Depuis l'avènement de la politique économique néolibérale et sa mise en pratique dans des pays
dominés(1), tout un langage approprié a pris place dans les différents discours. Les concepts de
marché, d'économie de marché, d’offre et de demande, de privatisation, d'économie mondiale, de
mondialisation, etc., forment le support de ces discours et donnent un contenu aux
nouvelles orientations.
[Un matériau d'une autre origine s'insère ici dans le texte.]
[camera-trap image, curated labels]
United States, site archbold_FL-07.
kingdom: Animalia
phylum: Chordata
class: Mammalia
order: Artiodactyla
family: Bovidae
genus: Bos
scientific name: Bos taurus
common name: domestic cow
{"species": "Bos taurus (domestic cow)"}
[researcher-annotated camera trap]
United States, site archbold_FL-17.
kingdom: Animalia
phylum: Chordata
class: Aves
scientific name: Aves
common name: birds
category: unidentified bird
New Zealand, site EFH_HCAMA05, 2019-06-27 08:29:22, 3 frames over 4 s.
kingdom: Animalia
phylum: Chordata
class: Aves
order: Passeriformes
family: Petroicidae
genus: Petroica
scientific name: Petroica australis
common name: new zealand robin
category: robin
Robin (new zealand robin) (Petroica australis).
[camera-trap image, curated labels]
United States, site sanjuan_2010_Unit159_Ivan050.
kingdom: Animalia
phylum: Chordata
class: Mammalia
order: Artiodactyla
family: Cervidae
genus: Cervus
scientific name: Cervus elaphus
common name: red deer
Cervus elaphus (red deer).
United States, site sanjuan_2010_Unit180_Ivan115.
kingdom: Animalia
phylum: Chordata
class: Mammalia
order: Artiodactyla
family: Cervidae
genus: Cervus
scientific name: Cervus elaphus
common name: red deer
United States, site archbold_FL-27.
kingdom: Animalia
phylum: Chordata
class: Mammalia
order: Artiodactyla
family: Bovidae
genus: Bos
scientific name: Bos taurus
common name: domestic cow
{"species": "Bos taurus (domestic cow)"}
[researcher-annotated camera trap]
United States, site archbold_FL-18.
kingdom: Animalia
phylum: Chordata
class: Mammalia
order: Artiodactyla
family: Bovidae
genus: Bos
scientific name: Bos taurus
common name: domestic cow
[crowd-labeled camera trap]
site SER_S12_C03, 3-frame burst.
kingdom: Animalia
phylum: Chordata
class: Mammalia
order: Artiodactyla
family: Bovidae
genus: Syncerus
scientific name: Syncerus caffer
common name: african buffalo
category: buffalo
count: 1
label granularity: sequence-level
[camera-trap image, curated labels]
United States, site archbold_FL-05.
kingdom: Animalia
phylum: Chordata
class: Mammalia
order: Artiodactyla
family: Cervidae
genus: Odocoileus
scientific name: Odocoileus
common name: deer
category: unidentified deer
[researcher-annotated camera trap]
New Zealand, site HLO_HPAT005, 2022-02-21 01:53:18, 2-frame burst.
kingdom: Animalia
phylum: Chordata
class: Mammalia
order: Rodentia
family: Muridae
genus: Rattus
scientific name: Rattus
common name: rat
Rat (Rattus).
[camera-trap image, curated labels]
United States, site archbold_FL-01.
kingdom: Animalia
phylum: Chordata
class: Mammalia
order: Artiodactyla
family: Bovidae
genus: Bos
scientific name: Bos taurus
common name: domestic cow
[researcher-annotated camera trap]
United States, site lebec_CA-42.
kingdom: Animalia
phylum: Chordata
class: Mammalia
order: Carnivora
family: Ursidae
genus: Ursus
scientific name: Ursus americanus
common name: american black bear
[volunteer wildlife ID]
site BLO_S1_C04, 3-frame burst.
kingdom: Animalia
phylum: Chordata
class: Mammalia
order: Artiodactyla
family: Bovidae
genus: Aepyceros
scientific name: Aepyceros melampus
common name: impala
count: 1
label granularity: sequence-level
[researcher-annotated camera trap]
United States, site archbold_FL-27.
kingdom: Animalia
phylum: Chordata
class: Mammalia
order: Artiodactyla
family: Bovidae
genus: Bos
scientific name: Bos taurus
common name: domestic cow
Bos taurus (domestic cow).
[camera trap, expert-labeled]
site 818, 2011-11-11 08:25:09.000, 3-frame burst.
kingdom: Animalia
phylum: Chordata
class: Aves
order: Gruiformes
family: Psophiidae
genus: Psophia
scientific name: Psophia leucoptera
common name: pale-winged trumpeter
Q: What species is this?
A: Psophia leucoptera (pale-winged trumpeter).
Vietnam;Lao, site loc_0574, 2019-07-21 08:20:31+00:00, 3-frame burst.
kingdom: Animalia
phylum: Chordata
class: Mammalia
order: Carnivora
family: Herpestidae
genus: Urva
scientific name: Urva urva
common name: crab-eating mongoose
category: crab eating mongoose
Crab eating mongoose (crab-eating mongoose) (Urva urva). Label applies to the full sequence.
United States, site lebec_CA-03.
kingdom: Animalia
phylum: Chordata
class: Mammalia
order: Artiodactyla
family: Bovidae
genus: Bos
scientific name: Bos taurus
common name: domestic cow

Mais la réalité économique et sociale des pays dominés ou sous
développés est aussi un ensemble de faits passés et présents qui demeurent têtus. Ils ne permettent,
ni facilement, ni aisément à ces concepts - venus d’autres cieux - d’épouser ou de refléter les
exigences profondes de cette réalité.
Le décalage plus ou moins grand entre la marche naturelle de cette réalité des pays sous-développés
et les concepts qu’on veut lui appliquer - pour soit disant l’exprimer et la traiter - nous donne
l’impression de la violenter en la forçant à entrer dans des moules qui sont loin d’être les siens.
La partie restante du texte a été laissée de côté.